**EXERCISE INSTRUCTIONS:** Of all the lines in the records below, copy only those that contain the string "eruption".

____________

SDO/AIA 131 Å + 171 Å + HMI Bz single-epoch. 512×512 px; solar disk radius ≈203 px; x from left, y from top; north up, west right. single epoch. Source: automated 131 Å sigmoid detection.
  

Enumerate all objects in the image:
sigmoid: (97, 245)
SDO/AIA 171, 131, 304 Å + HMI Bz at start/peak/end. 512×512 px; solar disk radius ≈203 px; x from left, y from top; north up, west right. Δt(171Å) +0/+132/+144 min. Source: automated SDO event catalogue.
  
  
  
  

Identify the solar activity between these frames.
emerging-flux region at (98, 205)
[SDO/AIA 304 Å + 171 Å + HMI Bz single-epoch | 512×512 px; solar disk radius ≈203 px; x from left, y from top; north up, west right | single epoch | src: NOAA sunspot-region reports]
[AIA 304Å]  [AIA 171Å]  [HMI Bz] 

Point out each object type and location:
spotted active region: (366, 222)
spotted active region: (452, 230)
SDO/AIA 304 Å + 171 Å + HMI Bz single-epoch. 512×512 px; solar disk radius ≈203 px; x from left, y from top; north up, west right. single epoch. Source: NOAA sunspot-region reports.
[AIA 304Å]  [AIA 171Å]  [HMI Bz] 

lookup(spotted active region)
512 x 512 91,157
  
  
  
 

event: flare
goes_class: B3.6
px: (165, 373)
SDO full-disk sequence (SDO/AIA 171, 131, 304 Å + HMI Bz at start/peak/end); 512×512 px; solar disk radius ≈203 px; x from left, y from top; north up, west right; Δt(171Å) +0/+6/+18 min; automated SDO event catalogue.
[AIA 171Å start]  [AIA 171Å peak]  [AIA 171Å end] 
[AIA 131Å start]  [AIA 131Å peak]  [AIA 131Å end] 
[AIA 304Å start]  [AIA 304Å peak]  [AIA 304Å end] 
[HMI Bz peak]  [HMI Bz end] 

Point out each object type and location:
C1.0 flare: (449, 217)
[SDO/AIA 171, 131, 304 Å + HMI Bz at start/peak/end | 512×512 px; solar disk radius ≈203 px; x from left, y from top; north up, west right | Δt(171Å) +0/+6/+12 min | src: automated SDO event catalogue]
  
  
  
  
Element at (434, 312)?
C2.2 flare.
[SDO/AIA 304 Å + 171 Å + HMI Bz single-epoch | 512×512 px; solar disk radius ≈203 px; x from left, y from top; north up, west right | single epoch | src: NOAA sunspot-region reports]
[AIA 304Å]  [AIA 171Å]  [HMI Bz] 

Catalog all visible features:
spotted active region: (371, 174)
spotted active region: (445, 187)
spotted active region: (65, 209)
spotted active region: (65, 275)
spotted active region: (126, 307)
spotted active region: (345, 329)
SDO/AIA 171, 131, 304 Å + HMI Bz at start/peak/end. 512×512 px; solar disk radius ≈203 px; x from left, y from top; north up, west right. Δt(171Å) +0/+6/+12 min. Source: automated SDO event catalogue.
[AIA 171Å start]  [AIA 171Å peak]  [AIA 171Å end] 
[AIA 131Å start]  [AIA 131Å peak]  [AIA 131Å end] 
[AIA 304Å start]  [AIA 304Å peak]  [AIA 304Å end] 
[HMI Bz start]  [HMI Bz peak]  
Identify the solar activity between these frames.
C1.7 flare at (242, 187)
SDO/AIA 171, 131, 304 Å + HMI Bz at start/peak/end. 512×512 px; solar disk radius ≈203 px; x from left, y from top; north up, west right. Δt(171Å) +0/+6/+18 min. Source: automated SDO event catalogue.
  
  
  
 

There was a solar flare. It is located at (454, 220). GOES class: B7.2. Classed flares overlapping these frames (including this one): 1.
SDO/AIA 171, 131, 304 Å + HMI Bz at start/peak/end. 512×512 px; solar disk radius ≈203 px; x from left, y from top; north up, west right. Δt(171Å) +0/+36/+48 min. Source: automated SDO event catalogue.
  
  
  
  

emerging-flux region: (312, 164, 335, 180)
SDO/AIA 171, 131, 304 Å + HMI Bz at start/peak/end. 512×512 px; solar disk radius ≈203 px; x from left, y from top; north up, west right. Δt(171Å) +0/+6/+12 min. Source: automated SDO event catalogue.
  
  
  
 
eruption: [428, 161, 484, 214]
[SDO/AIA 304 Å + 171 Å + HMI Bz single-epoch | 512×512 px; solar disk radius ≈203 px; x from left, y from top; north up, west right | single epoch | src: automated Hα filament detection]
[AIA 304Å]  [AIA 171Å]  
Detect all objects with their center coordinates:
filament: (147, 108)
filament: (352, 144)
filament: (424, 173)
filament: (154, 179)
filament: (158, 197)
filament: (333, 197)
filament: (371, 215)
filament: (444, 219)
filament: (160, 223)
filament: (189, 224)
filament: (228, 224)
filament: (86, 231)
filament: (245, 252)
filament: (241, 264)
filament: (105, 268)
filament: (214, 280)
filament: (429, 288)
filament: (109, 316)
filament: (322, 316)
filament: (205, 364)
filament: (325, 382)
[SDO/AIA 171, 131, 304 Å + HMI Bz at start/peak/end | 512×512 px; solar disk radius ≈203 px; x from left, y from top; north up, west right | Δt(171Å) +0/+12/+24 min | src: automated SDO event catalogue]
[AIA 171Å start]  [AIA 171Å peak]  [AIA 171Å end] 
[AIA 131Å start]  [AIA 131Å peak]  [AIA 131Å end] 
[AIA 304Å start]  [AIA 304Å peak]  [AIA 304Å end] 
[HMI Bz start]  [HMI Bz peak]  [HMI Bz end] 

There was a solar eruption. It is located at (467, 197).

____________

**EXERCISE RESPONSE:**
eruption: [428, 161, 484, 214]
There was a solar eruption. It is located at (467, 197).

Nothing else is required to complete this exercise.